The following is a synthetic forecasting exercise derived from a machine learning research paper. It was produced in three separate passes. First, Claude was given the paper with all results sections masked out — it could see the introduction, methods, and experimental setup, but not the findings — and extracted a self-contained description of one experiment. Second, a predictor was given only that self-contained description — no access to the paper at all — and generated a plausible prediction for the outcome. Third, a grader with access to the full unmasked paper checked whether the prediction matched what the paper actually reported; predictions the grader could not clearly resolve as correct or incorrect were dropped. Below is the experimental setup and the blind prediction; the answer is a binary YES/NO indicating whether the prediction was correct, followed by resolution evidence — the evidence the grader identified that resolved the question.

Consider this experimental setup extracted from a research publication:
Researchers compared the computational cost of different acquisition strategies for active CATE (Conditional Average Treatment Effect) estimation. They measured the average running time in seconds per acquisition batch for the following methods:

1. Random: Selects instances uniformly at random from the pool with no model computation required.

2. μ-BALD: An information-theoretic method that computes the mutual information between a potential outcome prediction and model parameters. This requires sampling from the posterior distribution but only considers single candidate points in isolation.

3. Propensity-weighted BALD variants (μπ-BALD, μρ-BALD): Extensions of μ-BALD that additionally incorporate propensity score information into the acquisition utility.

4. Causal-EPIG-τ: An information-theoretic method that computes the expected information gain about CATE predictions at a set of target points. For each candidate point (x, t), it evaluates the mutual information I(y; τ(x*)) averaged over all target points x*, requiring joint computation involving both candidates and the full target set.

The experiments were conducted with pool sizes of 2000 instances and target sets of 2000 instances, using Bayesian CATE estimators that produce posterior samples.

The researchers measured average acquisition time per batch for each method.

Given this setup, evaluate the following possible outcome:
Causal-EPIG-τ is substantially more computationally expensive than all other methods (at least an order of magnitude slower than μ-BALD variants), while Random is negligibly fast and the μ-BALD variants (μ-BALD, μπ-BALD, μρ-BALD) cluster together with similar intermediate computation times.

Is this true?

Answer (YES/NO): YES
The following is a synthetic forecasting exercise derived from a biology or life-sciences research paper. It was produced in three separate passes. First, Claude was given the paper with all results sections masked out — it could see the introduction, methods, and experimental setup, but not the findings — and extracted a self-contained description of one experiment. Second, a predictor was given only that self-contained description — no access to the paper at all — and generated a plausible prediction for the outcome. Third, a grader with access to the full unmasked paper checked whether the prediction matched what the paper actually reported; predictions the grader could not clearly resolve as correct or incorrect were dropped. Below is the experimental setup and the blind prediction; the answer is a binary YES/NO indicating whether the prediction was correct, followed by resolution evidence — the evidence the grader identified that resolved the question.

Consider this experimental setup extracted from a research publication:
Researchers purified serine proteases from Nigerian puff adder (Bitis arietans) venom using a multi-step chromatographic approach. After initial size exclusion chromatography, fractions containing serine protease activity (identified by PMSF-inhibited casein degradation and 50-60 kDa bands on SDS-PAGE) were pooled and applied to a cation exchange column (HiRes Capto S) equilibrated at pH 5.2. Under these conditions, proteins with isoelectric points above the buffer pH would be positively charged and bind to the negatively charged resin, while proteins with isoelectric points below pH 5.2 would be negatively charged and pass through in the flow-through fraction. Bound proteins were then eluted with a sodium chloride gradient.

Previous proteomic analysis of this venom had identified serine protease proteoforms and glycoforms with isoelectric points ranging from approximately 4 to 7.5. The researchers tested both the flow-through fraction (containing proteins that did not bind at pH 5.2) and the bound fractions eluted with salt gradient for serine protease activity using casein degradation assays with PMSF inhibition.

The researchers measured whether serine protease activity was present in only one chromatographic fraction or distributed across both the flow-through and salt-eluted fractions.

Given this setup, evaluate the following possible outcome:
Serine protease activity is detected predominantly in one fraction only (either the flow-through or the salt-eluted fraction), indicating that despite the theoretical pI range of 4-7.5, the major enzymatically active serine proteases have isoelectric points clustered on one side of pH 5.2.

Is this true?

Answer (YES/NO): NO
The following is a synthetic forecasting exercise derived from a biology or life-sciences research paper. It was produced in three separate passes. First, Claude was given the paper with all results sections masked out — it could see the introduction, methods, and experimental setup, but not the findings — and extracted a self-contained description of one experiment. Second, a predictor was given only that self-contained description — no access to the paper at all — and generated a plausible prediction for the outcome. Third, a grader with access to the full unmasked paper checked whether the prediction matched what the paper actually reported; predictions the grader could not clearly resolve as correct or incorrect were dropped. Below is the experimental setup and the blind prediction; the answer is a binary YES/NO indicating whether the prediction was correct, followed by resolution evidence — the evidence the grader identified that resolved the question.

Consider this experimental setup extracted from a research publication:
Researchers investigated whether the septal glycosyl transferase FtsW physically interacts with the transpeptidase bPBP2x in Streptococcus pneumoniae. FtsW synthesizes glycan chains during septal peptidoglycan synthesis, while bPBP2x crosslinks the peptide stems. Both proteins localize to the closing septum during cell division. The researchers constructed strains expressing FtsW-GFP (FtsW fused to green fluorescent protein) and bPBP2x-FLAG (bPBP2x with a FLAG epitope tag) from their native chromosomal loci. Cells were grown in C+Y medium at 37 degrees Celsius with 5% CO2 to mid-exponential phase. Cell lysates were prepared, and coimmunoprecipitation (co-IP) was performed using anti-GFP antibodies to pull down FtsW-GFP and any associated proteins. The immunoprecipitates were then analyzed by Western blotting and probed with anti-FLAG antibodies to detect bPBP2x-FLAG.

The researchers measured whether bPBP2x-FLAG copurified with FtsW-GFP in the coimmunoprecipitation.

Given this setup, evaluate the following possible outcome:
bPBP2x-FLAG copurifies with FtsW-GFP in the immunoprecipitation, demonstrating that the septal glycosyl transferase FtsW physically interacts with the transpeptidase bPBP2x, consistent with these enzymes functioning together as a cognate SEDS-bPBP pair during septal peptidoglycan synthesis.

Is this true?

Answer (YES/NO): NO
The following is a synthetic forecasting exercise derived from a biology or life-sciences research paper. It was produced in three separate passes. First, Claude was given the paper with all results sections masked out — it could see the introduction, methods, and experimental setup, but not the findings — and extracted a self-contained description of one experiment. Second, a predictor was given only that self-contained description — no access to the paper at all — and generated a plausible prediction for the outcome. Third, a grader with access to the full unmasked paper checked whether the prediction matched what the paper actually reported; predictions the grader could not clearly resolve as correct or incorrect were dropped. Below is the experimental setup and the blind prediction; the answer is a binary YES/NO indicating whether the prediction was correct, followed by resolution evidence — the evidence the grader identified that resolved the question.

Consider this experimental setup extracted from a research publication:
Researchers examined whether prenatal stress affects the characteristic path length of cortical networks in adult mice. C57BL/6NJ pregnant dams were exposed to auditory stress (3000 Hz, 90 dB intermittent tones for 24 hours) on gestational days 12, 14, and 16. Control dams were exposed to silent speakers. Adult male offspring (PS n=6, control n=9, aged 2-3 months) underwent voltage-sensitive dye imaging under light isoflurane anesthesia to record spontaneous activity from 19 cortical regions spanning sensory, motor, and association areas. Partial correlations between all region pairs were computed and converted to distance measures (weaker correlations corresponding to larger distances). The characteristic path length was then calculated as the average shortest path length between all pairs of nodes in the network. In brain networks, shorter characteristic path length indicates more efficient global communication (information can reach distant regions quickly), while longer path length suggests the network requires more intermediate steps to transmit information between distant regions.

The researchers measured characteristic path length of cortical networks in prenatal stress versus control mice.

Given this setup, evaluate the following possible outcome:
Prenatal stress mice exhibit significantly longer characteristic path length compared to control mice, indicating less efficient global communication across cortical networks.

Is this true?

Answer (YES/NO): YES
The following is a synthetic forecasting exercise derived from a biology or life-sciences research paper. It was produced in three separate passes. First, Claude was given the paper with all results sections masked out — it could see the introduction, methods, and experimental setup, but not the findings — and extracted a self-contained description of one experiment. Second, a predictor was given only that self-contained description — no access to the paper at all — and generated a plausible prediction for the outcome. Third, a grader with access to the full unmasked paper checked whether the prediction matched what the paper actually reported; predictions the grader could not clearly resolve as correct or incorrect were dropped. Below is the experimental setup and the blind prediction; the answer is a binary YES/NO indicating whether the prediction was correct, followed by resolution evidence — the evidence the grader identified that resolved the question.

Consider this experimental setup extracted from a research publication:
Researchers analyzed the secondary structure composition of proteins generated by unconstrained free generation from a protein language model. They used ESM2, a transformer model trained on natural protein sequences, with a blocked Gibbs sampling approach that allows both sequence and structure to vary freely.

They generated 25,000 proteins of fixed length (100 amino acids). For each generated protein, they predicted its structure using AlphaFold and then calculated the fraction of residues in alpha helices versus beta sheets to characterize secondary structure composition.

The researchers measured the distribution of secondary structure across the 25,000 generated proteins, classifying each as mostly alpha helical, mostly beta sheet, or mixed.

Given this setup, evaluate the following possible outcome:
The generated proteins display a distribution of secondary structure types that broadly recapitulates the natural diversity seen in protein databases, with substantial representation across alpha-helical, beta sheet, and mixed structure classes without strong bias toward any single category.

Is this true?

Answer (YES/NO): NO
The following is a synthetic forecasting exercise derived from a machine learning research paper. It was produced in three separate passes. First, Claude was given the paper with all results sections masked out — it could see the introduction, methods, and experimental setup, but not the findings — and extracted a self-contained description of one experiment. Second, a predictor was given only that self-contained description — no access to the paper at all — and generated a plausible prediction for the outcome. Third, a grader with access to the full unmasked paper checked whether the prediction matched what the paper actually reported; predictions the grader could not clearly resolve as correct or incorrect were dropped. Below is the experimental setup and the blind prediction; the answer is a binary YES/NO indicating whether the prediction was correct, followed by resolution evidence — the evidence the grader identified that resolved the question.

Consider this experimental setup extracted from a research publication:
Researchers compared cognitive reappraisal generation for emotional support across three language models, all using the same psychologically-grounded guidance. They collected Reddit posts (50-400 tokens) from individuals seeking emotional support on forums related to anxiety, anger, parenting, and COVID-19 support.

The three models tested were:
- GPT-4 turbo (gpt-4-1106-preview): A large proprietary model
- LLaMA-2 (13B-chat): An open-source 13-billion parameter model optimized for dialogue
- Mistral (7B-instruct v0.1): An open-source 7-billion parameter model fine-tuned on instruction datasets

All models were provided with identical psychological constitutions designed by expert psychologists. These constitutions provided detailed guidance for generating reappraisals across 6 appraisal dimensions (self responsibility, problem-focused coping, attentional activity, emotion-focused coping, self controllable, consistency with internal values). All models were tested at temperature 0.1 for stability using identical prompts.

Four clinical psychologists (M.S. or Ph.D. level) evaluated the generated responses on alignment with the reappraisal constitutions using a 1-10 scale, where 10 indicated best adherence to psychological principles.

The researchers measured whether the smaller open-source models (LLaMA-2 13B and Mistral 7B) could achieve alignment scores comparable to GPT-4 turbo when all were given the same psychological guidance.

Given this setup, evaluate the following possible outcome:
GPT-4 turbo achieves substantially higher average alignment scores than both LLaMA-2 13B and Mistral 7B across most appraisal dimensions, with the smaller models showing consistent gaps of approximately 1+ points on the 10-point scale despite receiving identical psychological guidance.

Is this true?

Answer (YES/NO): NO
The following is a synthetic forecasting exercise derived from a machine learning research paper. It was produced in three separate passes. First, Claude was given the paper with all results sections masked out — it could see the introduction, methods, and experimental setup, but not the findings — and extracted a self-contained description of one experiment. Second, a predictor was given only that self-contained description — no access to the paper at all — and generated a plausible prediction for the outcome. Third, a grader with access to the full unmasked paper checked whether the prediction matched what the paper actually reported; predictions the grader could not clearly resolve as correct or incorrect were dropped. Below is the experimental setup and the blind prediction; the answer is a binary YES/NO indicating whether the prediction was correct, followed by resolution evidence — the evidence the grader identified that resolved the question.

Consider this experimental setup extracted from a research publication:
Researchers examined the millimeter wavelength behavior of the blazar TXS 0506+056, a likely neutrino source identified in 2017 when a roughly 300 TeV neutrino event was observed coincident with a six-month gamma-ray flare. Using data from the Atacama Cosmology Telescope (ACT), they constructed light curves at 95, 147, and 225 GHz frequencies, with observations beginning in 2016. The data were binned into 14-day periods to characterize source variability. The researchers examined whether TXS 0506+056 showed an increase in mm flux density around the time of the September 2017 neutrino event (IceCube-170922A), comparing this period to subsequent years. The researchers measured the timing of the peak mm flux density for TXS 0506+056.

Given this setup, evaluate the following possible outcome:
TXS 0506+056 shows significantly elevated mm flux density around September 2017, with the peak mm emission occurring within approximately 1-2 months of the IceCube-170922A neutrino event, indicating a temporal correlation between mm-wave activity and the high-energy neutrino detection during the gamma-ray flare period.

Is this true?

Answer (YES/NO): NO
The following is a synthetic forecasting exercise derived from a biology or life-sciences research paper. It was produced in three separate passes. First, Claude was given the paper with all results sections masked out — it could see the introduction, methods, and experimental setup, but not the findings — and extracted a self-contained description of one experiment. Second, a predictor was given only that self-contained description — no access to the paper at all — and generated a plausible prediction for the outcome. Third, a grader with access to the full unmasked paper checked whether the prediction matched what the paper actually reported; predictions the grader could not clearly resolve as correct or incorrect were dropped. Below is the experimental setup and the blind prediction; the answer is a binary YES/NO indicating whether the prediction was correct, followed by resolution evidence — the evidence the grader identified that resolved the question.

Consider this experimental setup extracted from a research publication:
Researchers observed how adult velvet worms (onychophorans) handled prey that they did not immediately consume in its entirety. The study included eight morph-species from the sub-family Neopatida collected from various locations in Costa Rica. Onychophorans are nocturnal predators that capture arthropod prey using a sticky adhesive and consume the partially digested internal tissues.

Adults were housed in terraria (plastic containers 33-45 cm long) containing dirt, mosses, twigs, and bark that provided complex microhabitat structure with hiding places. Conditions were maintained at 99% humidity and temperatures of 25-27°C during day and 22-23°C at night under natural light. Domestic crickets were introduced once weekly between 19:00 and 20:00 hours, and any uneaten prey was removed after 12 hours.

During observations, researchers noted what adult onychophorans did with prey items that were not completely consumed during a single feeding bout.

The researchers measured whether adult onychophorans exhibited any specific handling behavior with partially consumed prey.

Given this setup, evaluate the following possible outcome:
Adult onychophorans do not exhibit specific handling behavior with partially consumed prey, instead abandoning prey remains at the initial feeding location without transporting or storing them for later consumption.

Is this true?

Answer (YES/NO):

--------------------------------------------------

The reply should hold only how many lines in the material include the word "billion".

## [REPLY TO THE EXERCISE]
2